Le sommet de Washington avait permis de définir plusieurs principes essentiels en matière de régulation qui doivent maintenant être mis en œuvre concrètement. Nous avons ainsi décidé que désormais, plus aucun acteur, plus aucune institution, plus aucun produit financier n’échapperait au contrôle d’une autorité de régulation. Cette règle doit s’appliquer aux agences de notation, mais aussi aux fonds spéculatifs et bien sûr aux paradis fiscaux.

Sur ce dernier point, je souhaite que nous allions très loin et que nous adoptions un document qui désigne précisément ces paradis fiscaux, les changements que nous attendons d’eux et les conséquences qu’emporterait leur refus de s’y conformer. Je me réjouis d’ailleurs de constater que le débat sur les paradis fiscaux, lancé au sommet de Washington, commence déjà à porter ses fruits, notamment en Europe, où plusieurs pays ont récemment annoncé qu’ils entendaient adapter leurs législations pour répondre aux attentes de la communauté internationale.
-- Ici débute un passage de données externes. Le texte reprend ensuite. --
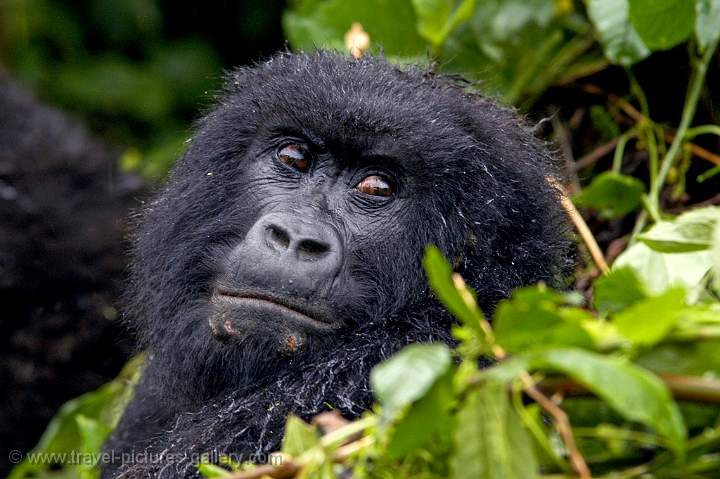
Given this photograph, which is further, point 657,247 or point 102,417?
point 102,417

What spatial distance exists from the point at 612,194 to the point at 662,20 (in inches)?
22.1

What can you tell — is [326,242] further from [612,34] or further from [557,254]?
[612,34]

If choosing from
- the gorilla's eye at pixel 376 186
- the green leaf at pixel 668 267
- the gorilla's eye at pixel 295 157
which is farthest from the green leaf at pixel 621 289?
the gorilla's eye at pixel 295 157

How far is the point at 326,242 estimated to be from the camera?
2.28 metres

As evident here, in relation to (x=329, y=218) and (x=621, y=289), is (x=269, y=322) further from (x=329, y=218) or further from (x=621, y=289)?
(x=621, y=289)

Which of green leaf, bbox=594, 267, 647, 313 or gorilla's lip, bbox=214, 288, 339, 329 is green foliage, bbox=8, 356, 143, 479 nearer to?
gorilla's lip, bbox=214, 288, 339, 329

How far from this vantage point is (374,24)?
3.84 metres

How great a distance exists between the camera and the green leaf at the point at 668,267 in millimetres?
2186

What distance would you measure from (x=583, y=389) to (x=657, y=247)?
0.66 m

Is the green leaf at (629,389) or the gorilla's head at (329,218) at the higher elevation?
the gorilla's head at (329,218)

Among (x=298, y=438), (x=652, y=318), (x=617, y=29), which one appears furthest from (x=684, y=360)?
(x=617, y=29)

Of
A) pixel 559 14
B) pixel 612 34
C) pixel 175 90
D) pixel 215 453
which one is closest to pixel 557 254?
pixel 612 34

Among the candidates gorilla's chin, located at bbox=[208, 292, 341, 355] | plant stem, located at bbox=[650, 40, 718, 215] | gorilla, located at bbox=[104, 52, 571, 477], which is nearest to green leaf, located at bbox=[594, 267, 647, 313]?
gorilla, located at bbox=[104, 52, 571, 477]

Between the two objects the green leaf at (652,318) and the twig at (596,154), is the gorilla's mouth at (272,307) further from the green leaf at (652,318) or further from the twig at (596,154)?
the twig at (596,154)
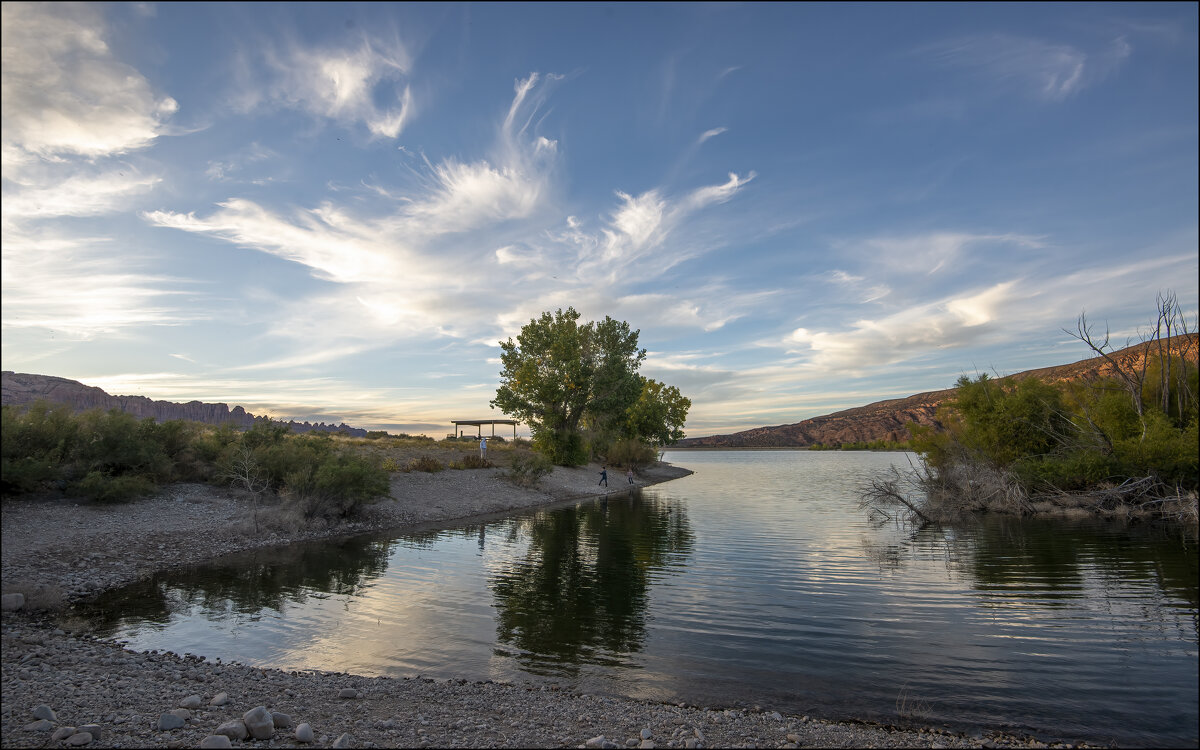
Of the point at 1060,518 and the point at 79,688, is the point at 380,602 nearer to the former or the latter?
the point at 79,688

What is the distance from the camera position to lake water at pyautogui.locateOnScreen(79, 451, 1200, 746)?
845cm

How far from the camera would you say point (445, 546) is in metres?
22.1

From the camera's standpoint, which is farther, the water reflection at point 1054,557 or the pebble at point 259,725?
the water reflection at point 1054,557

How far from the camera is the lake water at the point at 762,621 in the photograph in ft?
27.7

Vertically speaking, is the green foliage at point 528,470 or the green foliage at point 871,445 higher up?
the green foliage at point 528,470

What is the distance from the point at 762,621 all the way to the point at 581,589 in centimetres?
514

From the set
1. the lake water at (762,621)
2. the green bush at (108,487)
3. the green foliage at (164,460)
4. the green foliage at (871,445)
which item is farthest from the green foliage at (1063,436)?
the green foliage at (871,445)

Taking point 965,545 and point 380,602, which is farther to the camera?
point 965,545

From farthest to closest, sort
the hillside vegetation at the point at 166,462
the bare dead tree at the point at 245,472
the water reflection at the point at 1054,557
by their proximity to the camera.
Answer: the bare dead tree at the point at 245,472 → the hillside vegetation at the point at 166,462 → the water reflection at the point at 1054,557

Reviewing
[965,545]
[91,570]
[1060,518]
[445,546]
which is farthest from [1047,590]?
[91,570]

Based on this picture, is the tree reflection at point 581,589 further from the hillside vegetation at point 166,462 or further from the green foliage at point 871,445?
the green foliage at point 871,445

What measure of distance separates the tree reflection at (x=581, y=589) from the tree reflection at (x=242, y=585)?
464 cm

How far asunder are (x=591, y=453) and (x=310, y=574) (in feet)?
165

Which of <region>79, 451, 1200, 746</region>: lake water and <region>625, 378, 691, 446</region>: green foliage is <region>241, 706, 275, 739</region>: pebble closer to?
<region>79, 451, 1200, 746</region>: lake water
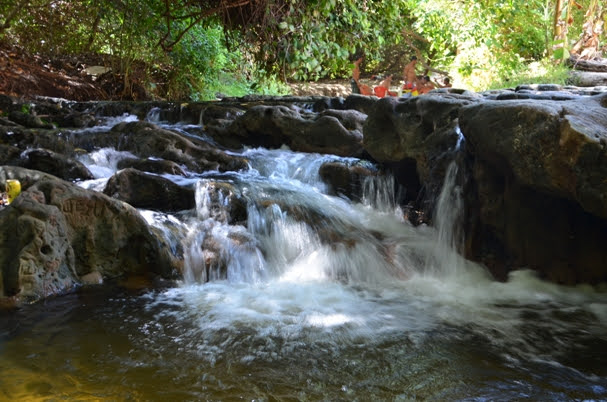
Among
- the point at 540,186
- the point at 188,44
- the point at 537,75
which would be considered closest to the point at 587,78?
the point at 537,75

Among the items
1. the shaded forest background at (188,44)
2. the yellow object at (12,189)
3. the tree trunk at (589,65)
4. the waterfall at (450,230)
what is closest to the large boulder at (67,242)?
the yellow object at (12,189)

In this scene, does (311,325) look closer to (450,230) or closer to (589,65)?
(450,230)

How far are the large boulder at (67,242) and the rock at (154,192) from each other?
1.11 m

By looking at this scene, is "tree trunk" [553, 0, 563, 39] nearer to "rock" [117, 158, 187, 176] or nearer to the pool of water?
the pool of water

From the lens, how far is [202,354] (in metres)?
3.06

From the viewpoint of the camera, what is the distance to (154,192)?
613 centimetres

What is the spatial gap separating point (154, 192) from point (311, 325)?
11.1ft

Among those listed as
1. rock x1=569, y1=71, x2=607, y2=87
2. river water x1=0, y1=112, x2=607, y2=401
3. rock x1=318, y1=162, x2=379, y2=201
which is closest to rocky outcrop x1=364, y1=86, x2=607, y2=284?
river water x1=0, y1=112, x2=607, y2=401

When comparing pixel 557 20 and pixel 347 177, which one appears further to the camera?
pixel 557 20

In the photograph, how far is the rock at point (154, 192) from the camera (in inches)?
240

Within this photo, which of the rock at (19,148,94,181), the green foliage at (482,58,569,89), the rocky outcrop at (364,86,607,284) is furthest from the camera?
the green foliage at (482,58,569,89)

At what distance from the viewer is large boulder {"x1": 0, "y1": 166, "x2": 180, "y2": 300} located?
13.2 ft

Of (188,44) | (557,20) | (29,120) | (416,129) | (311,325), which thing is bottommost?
(311,325)

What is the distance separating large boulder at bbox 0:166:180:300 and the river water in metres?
0.24
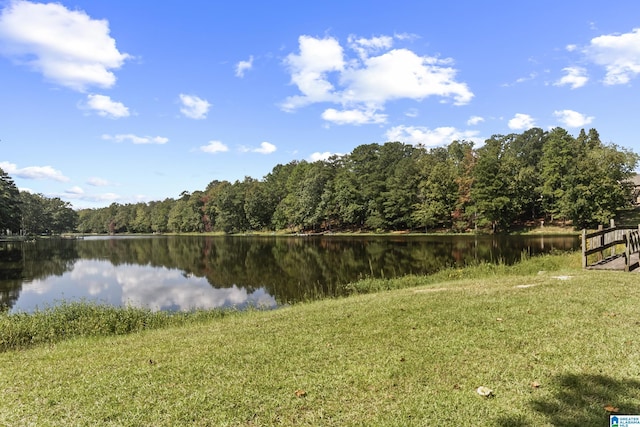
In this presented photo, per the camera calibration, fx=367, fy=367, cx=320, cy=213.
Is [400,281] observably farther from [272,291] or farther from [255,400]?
[255,400]

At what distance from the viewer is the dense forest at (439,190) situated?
57.4 m

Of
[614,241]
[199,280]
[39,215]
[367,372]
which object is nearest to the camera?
[367,372]

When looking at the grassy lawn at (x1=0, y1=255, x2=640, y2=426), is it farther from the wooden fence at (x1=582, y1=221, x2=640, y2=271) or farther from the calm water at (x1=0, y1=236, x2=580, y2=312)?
the calm water at (x1=0, y1=236, x2=580, y2=312)

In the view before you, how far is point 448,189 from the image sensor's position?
6912 cm

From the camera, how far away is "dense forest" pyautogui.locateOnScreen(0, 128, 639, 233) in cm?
5741

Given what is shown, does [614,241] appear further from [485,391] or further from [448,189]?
[448,189]

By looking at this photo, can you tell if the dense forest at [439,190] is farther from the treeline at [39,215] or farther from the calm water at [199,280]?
the calm water at [199,280]

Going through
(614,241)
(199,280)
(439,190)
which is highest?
(439,190)

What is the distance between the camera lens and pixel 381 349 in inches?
226

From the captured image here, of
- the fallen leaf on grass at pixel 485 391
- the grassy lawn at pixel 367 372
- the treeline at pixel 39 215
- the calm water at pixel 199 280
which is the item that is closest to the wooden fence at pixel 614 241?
the grassy lawn at pixel 367 372

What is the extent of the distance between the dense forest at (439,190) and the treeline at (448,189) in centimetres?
20

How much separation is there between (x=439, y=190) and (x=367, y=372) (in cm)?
6773

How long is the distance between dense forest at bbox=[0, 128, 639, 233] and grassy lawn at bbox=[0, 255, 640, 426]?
58874 millimetres

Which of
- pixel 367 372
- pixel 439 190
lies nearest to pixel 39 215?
pixel 439 190
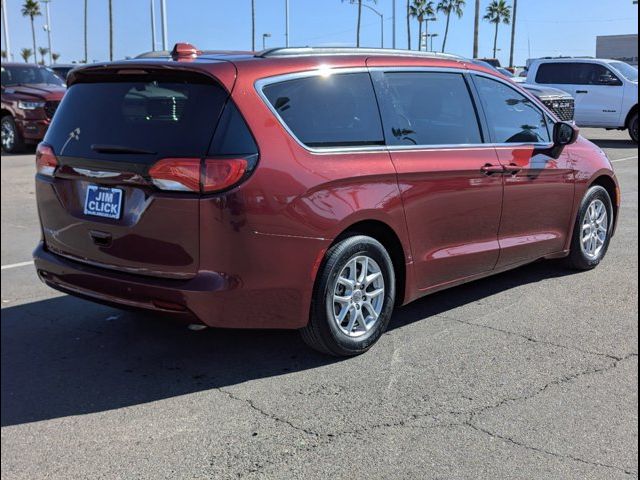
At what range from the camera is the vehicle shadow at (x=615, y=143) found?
1744 cm

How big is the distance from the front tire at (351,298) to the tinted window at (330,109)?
0.61 meters

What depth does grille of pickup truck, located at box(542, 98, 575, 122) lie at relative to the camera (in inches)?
522

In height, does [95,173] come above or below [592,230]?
above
Je souhaite également que notre réflexion collective progresse sur la nécessaire réforme des normes comptables et des règles prudentielles auxquelles sont soumis les établissements financiers. Les normes actuelles n’ont pas permis d’éviter les dérives. Elles ont même aggravé la crise. Je porterai ce débat, qui ne me paraît malheureusement pas mûr dans un grand nombre de pays.

Sur la réforme de la gouvernance économique mondiale, ma conviction depuis longtemps est que nous devons faire une place beaucoup plus importante aux pays émergents, plus conforme à leur poids et aux responsabilités que je souhaite les voir assumer. Cela vaut pour l’ensemble des enceintes internationales, et tout particulièrement pour les institutions financières internationales. Je me réjouis de l’élargissement réalisé du Forum de stabilité financière. Il faudra aller plus loin. Au-delà du Sommet de Londres, je considère qu’un grand chantier de rénovation de l’ensemble du système multilatéral restera à conduire. Je ferai des propositions en ce sens au cours des prochains mois.

Enfin, nous devons apporter des réponses en faveur de ceux qui ont subi de plein fouet l’impact de la crise. C’est pourquoi nous devons augmenter les moyens mis à la disposition du Fonds monétaire international (FMI), afin qu’il puisse soutenir les pays les plus en difficulté. J’ai porté au niveau européen la question de notre contribution aux besoins du FMI : les Etats membres ont répondu présents. J’ai porté au niveau européen la question de notre contribution aux risques auxquels sont exposés certains pays d’Europe centrale et orientale : les Etats membres ont répondu présents.

Mais je voudrais également souligner la nécessité, l’impératif absolu que représente notre soutien aux pays les plus pauvres. Ils ont subi cette crise et risquent, pour certains d’entre eux, de voir des efforts considérables accomplis au cours des dernières années en vue d’atteindre les objectifs du millénaire pour le développement, simplement anéantis si nous ne marquons pas notre solidarité. J’étais il y a quelques jours en Afrique. J’y ai dit ma conviction que les destins de l’Europe et du continent africain étaient indissolublement liés. Nous répondrons présents aux côtés de l’Afrique et de l’ensemble des pays en développement en difficulté sur tous les continents.

Le monde, j’en suis convaincu, peut sortir plus fort, plus uni et plus solidaire de cette période difficile, à condition d’en avoir la volonté. J’ai bien conscience qu’on ne peut pas tout changer en un jour, que nous ne sommes pas au bout du chemin et qu’il faudra peut-être d’autres rencontres après celle de Londres pour achever les réformes engagées. Mais ce dont je suis certain, c’est que nous devons obtenir des résultats concrets dès ce jeudi, à Londres. L’échec nous est interdit, le monde ne le comprendrait pas, l’Histoire ne nous le pardonnerait pas.